Ces rapprochements tranchent avec les habitudes. « La plupart du temps, les associations capitalistiques se font entre compagnies appartenant à une même alliance », analyse Michael Blunt, vice-président Communication de l’alliance oneworld. Dans le passé, on a ainsi vu l’entrée de British Airways au capital d’Iberia ou plus récemment celle de Qatar Airways dans IAG et LAN, tous membres de oneworld, ou encore celle de Delta dans China Eastern, partenaires au sein de SkyTeam.

Si l’entrée d’American Airlines au capital de China Southern devrait se traduire par un partage de codes et des accords interlignes, la démarche devrait être cependant limitée, car elle menacerait les accords existant avec Cathay Pacific, partenaire exclusif sur la Chine au sein de oneworld. Et il n’est pas sûr qu’American ou Cathay décident de se retirer d’une alliance qui leur apporte plutôt des bénéfices.

De la même manière, le récent accord entre Lufthansa et Cathay Pacific se traduira fin avril par un partage de codes sur 14 villes européennes et trois villes d’Australie et de Nouvelle Zélande via Francfort et Hong Kong.

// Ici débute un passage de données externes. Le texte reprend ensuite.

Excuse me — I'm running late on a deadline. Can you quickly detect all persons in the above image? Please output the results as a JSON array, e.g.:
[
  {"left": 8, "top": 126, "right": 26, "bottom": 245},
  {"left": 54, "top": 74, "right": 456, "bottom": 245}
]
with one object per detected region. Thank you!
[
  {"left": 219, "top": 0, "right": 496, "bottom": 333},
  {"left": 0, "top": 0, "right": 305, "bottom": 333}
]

Il entre effectivement en compétition avec le partenariat liant Lufthansa à son partenaire asiatique de Star Alliance : Singapore Airlines. Cependant, il existe un accord à très grande échelle entre les deux transporteurs portant sur de nombreuses destinations vers en Europe, en Asie et en Australie. Star permet ce type d’accord de « second niveau » en parallèle des synergies existant au sein de l’alliance.

La cohabitation entre membres d’alliances et compagnies aériennes partenaires d’un partage de code ou d’une participation capitalistique existe en fait depuis longtemps. Qantas par exemple, membre de oneworld, a développé une relation privilégiée avec Emirates, notamment sur l’axe Australie-Europe. Ce qui ne l’empêche pas de participer activement au sein de oneworld, notamment dans des accords avec American Airlines ou encore avec Japan Airlines. De fait, il n’existe pas de lien de cause à effet systématique entre prise de participation capitalistique et membre d’une alliance. Les prises de participations croisées entre Cathay Pacific et Air China n’ont aucune influence jusqu’à présent sur les stratégies des deux compagnies par rapport à leurs alliances, la première étant oneworld, la seconde faisant partie de Star.

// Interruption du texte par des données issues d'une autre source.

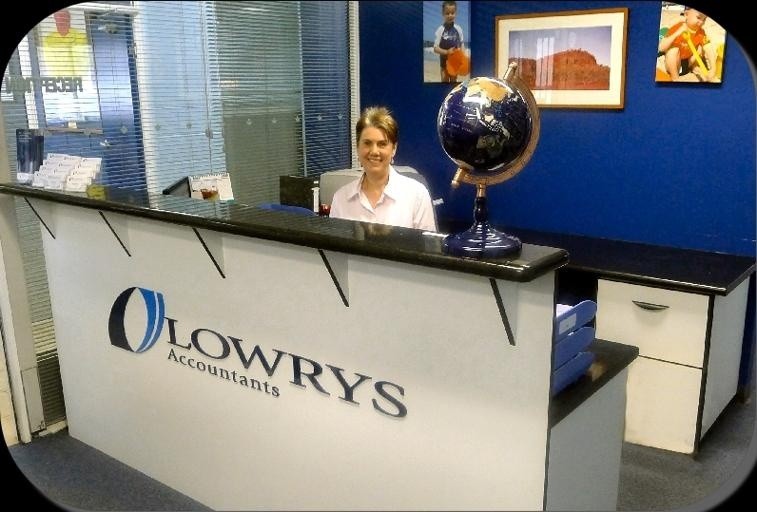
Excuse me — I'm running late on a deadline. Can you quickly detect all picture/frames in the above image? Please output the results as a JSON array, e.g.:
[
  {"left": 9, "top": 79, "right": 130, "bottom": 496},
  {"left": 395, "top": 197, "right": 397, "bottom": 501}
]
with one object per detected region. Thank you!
[{"left": 494, "top": 6, "right": 628, "bottom": 110}]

Pour sa part, Air France-KLM devrait finaliser un accord de partage de code avec Singapore Airlines. Là encore, un tel rapprochement s’appuie d’abord sur des considérations géopolitiques. L’alliance Skyteam reste plutôt faible sur le Pacifique malgré la présence de Garuda Indonesia. L’absence de vols non-stop depuis la France vers l’Indonésie et d’un vrai « hub » à Jakarta expliquerait aussi ce rapprochement. Face à un membre fondateur de Skyteam, l’alliance ne devrait pas s’opposer à cet accord souhaité par le transporteur franco-néerlandais.

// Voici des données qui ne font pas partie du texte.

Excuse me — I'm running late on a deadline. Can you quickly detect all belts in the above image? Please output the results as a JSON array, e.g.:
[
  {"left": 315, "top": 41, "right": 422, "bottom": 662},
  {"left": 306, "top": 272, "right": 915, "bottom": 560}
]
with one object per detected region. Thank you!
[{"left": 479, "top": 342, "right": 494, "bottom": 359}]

Les alliances ont depuis longtemps déjà intégré des compagnies aériennes en compétition sur un même secteur géographique. C’est le cas de Skyteam avec l’intégration quasi simultanée de China Eastern et China Southern ; de Star Alliance avec – à une époque – la présence simultanée de United Airlines et d’Air Canada, de Singapore Airlines et de Thai Airways International ou encore d’Adria Airways (Slovénie) et de Croatia Airlines.

Les alliances semblent donc avoir de l’avenir même si elles risquent d’évoluer encore ou d’adapter leurs conditions d’entrée de nouveaux membres à la conjoncture. Car elles représentent toujours une plus-value comme l’indique Markus Ruediger, porte-parole de Star Alliance : « Les alliances restent très pertinentes, surtout pour les voyageurs d’affaires, qui par le biais d’une alliance comme Star bénéficient d’un large éventail d’avantages et qui permettent de rendre le plus simple et le plus efficace possible un trajet incluant plusieurs compagnies aériennes ».